Qui l’a lu et me connaît peut sans mal imaginer ce que j’en pense…littérairement. (La rédactrice fait noter aux âmes chagrines qui pourraient s’aventurer ici que sa critique porte uniquement sur les qualités d’écriture de ce récit, paru aux Editions Blanche en 2002 puis chez « Pocket » en 2003, et non sur la présence de Patrick Lesage, « Maître Patrick », comme protagoniste important de la narration).

 

Mais revenons à nos moutons.

Sur le site de Mastermind et Salomé, cette liste des « 12 règles de soumission » est présentée sans mention d’auteur ou de provenance.

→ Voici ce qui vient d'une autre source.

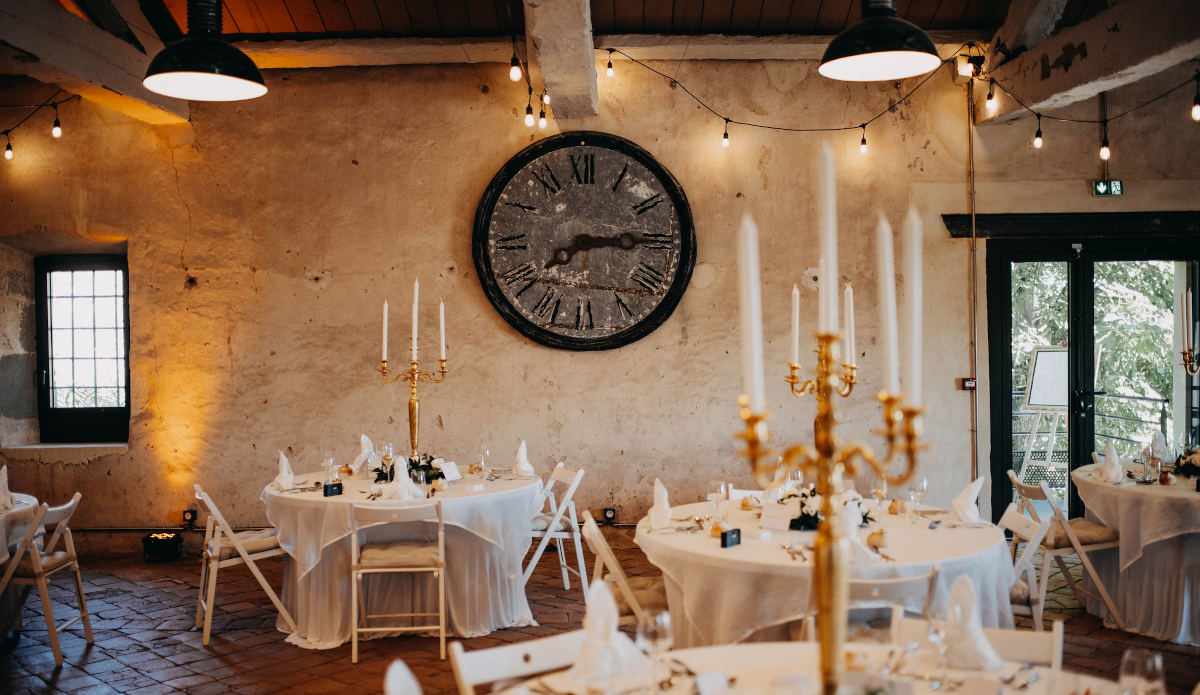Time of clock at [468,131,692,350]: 8:14
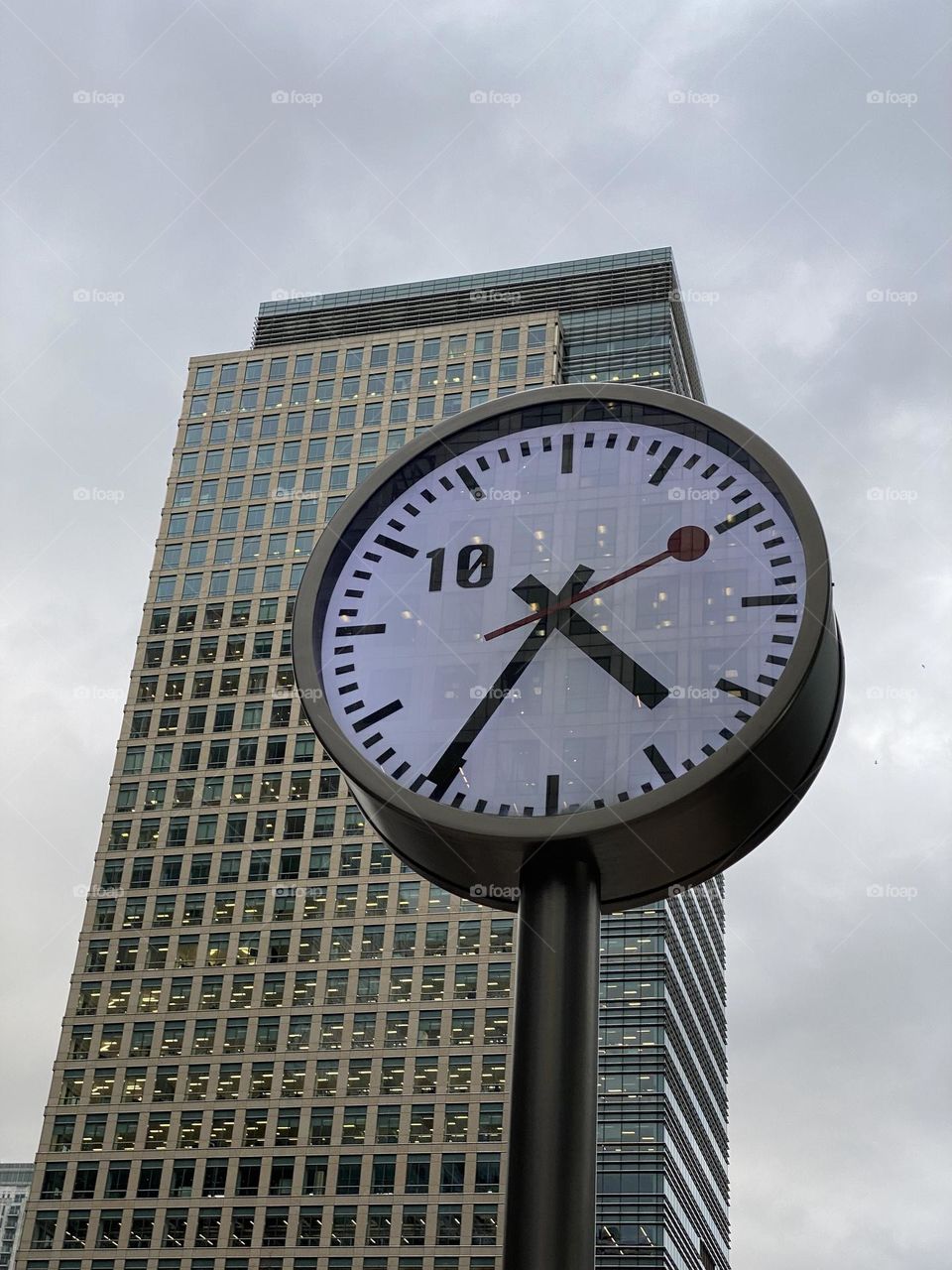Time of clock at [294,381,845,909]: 4:35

Or, comme il est précisé à l’entrée du lieu que tout ce qui y est contenu (textes et graphisme) est la propriété intellectuelle de Mastermind et Salomé, je pencherais volontiers pour l’hypothèse* que ce texte est la pure création de Mastermind, création qui (comme les autres que j’ai mentionné avoir trouvées sur les sites américains) ne se réfère en fait qu’à leur couple.

 

Comment la chose se sera-t-elle diffusée ensuite, jusqu’à devenir « les règles bonnes pour tous/tes » et de plus sous couvert « idéologique » du fait qu’elles sont internationales, mystère…

 

Si mon idée se vérifie, le BDSM francophone imposerait donc à ses adeptes les plus convaincus depuis plus de 10 ans des règles qu’il croit  « universelles » alors que ce n’est que le texte d’UN couple fait par CE couple, pour CE couple…

 

Ben, dans ce cas, ils sont beaux, nos « fondamentaux » et leur valeur (que j’ai toujours remise en cause, on me le reconnaîtra) devient alors pour de bon une reine aux pieds nus.

 

Voilà ce que c’est que cette habitude de piller le Web sans citer ses sources.

Ensuite le texte se répand, se répand et ça mène là : à faire passer pour vérité définitive et diktat ce qui n’avait pas du tout été écrit dans ce but à l’origine.

Convenons toutefois que cela ne fut peut-être pas fait par pure innocence et que le texte tel qu'il est en arrangeait bien certains.

Vous savez, nos « bons Maîtres »…

 

Mais c’est pas tout ça !

Je me suis engagée à le publier au pays de Dante.

Il ne me reste plus qu’à … le traduire en italien.

Super programme pour le week-end.

 

Le pire étant que je risque, en exportant ces règles, de les mettre en vigueur là-bas.

Damned !

 

Je vous raconterai la réaction.

Mais seulement après l’histoire des Dominas qui vaut son pesant d’or…

 

 

 

 

*Comme toute hypothèse, celle-ci est réfutable.

Si quelqu'un d'autre est l'auteur de ce texte (ou en connaît l'auteur), qu'il se (le) fasse connaître ici.